|Protests in Egypt against the Constitution and referendum|
Ahead of Egypt’s historical national referendum on the draft of the Constitution the country remains divided between those who are strongly opposing the Constitution and those who support it and urges to vote “Yes”.
Two rival demonstrations have been planned for Friday, 14 December 2012, in Egypt’s capital Cairo and also in many other Egyptian cities.
The oppositional forces headed by the recently established National Salvation Front (which leaders are Mohamed ElBaradei, Hamdeen Sabbahy and Amr Moussa) have gathered on Friday to express their rejection of the current Constitutional draft. Their main demands were and remain the cancellation of the controversial presidential decree and of the national referendum on the Constitution. It’s worth mentioning, that Egypt’s President Mohamed Morsy has issued the new decree which cancelled the 22 November Constitutional Declaration, but this decree left Egypt’s opposition disappointed as it was almost unchanged. Also the Prosecutor General was dismissed by the President.
As for the national referendum the oppositional forces have been calling for boycotting the referendum as they consider it being undemocratic and unconstitutional and reject its legitimacy. The Constituent Assembly responsible for drafting Egypt’s new Constitution was strongly dominated by Islamist political forces and has faced the numerous withdrawals of a lot of liberals, secularists, leftists, Coptic Christians, women and intellectuals. The draft of the Constitution was appointed by the unrepresentative Assembly which doesn’t represent the whole Egyptian society, thus the draft of the Constitution doesn’t represent all the factions of Egyptian society too and could threat rights and freedoms of Egyptian citizens, as the current Constitution was created to benefit Islamist forces. Opposition keeps accusing the Muslim Brotherhood and the President of hijacking the Revolution and totally rejects the Constitution.
After weeks of protests the oppositional forces decided to participate on the referendum but they express their rejection of this Constitutional draft and call to vote against it.
Four massive marches have been held today in Cairo to protest the recent Morsy’s decisions and to demand the cancellation of the referendum. The protesters headed to the Presidential Palace where the anti-Morsy demonstrators continue their sit-in. Those protests are aimed to pressure Egypt’s President to call off the national referendum.
|Supporters of Morsy and the Constitution|
Meanwhile Islamists’ marches have been held too in Cairo’s Nasr City district and also in several Egyptian cities. The supporters of Morsy and Muslim Brotherhood have been calling for voting “Yes” on the Constitutional Referendum and supported the draft of the Constitution and all the decisions made by the state’s President. Thousands of Morsy supporters gathered to voice their demands. There were also some clashes reported (one of the most serious reportedly took place in Alexandria where the protesters have been arrested for carrying the weapons).
Despite the ongoing protests the referendum for the Constitution remains being scheduled for Saturday, 15 December.

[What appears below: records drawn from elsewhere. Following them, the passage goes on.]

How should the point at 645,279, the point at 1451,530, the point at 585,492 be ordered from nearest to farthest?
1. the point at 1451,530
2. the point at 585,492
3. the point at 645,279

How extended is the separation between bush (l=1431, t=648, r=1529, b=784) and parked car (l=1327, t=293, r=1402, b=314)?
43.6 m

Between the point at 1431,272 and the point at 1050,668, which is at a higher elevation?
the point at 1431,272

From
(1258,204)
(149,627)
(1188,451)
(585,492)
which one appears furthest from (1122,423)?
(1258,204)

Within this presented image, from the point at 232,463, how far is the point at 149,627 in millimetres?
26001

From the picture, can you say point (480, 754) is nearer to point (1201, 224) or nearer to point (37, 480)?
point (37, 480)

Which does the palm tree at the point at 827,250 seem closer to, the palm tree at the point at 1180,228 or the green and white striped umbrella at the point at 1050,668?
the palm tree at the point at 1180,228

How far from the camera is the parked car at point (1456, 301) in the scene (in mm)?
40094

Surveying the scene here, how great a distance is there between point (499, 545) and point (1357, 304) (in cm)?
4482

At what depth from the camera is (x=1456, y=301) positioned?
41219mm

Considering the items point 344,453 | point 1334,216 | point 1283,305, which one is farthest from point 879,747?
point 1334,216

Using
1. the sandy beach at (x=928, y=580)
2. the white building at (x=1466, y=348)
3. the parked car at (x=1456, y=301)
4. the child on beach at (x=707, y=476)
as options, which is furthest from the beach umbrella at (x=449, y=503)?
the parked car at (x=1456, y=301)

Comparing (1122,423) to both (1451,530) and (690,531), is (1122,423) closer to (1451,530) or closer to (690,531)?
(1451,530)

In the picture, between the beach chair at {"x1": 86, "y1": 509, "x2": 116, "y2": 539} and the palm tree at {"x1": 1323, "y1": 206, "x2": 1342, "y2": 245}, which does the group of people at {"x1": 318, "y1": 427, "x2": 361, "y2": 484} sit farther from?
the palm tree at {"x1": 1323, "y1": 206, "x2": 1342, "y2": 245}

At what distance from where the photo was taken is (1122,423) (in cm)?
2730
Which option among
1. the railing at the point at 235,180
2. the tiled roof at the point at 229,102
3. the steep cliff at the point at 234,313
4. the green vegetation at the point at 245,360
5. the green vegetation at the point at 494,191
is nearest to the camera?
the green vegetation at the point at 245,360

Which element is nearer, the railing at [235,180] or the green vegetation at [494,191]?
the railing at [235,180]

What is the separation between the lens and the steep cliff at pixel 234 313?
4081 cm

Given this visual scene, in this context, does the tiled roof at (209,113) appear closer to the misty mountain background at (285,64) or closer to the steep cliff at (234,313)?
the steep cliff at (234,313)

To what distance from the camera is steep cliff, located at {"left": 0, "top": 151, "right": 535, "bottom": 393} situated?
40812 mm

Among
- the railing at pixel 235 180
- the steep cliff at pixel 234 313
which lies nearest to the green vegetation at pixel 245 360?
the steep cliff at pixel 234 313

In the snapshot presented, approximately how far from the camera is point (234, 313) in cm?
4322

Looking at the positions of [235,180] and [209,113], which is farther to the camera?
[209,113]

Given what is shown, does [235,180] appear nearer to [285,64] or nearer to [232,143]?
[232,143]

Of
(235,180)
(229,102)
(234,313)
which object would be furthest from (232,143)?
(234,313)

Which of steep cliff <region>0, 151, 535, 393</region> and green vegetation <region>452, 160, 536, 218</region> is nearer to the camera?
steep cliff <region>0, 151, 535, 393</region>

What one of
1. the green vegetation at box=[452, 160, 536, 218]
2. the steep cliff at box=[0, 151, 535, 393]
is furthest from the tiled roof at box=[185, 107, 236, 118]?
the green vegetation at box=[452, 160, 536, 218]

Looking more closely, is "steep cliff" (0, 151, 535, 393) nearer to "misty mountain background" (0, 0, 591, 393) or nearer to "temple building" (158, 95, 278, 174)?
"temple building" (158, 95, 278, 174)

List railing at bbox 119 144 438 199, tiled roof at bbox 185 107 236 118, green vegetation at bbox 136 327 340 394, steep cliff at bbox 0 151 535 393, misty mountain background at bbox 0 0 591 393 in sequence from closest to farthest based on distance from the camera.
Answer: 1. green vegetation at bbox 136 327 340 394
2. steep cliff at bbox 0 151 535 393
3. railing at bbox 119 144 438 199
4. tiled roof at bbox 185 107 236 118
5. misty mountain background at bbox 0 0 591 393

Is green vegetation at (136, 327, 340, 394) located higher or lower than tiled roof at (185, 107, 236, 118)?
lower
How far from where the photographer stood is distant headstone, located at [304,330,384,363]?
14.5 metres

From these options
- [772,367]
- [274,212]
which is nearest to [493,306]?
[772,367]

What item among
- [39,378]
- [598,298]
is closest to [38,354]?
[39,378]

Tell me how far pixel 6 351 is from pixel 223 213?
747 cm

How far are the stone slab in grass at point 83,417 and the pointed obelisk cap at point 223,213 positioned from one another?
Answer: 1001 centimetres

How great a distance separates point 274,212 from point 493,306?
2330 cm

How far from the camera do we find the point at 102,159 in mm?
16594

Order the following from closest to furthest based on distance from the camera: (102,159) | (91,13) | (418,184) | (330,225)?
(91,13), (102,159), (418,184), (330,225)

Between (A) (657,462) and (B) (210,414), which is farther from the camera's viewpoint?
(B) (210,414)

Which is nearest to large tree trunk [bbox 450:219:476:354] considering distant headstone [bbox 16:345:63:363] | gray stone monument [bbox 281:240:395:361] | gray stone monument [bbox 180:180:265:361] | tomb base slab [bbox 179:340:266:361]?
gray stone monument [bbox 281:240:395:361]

For the first time since 1950’s the referendum in Egypt will be held in two stages due to lack of judicial supervision of the process. Most of the country’s judges refused to oversee the process of referendum, and the country faces the problem that only nearly 40% of the polling stations will be supervised by the judges. To ensure the judicial control of the process the referendum will be held in two stages. The first stage will begin on Saturday, 15 December, and will include Cairo, Alexandria, Gharbiya, Assiut, Sohag, Aswan, North Sinai, South Sinai, Sharqiya, Daqahliya. The second stage is scheduled for 22 December and will be held in Suez, Ismailiya, Port Said and other remaining governorates.
|The ongoing protests in Egypt|
In addition to that Egypt’s Armed Forces declared they will safeguard the referendum as it was during the parliamentary and presidential elections. According to the statement of Egypt’s military nearly 380 000 army and police forces will be deployed to secure the referendum. Military and CSF will be located near the polling stations.
Egypt’s Ministry of Interior has also made an official statement that they will secure the referendum and won’t allow any violations and disruption of voting process.
Thus, on the eve of the historical Constitutional Referendum the country remains divided, and the protests continue from the both sides.